The obvious first requirement for any consensus about conservation need, though, is taxonomic certainty that the candidate is indeed a species eligible for listing. So, we're now involved in trying to follow up on Humphrie's and Miller's earlier work to determine if this is indeed a valid species and, if so, formally publish a description of it. At the same time, we're working to update information about its conservation status. Neither task is as simple as it may sound, even though we have copies of near final description manuscripts produced by Julian Humphries (doctoral student) and Miller in the 1990s and early 2000s. As they recognized, the species is clearly rare in the U.S., where it occurred naturally only in the Río Grande basin, where they believed it likely extirpated, and, as they noted, it appears to hybridize with a couple of other catfish species (both native and introduced), which greatly complicates morphological analyses. Since most specimens were collected many years ago when standard practice was preservation in formalin, DNA that could help factor out the morphological noise attributed to hybridization, is not available from the specimens they studied. Perhaps relevant research will be facilitated by the November 2019 notice to file suit against the U.S. that was filed by the Center for Biological Diversity for failure to decide whether Chihuahua Catfish (and many other species) should be federally protected.

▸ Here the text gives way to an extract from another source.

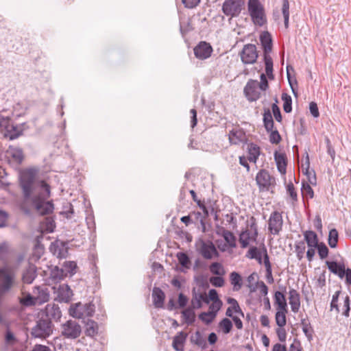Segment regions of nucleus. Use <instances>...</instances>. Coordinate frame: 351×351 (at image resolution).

So, we're starting to pick up this project. It's slow going, but we're making some progress. The limited DNA we've obtained from newer specimens from both the Gila River in New Mexico and from near the location of the type locality in Julian's and Bob's manuscript, are closely related to the Headwater Catfish, with those from Chihuahua being slightly (2% divergent) from it. The genetics also support the hybridization hypotheses. Genetic ananalyses will clearly be key to resolving this long-standing mystery and clarifying the conservation status of both this species and Headwater Catfish. Dean presented an overview of this work (opens in new tab) at the 2017 Desert Fishes Council meeting in San Luis Río Colorado, Sonora, México, but we're still looking for funding to help get us further down the path toward solving this mystery.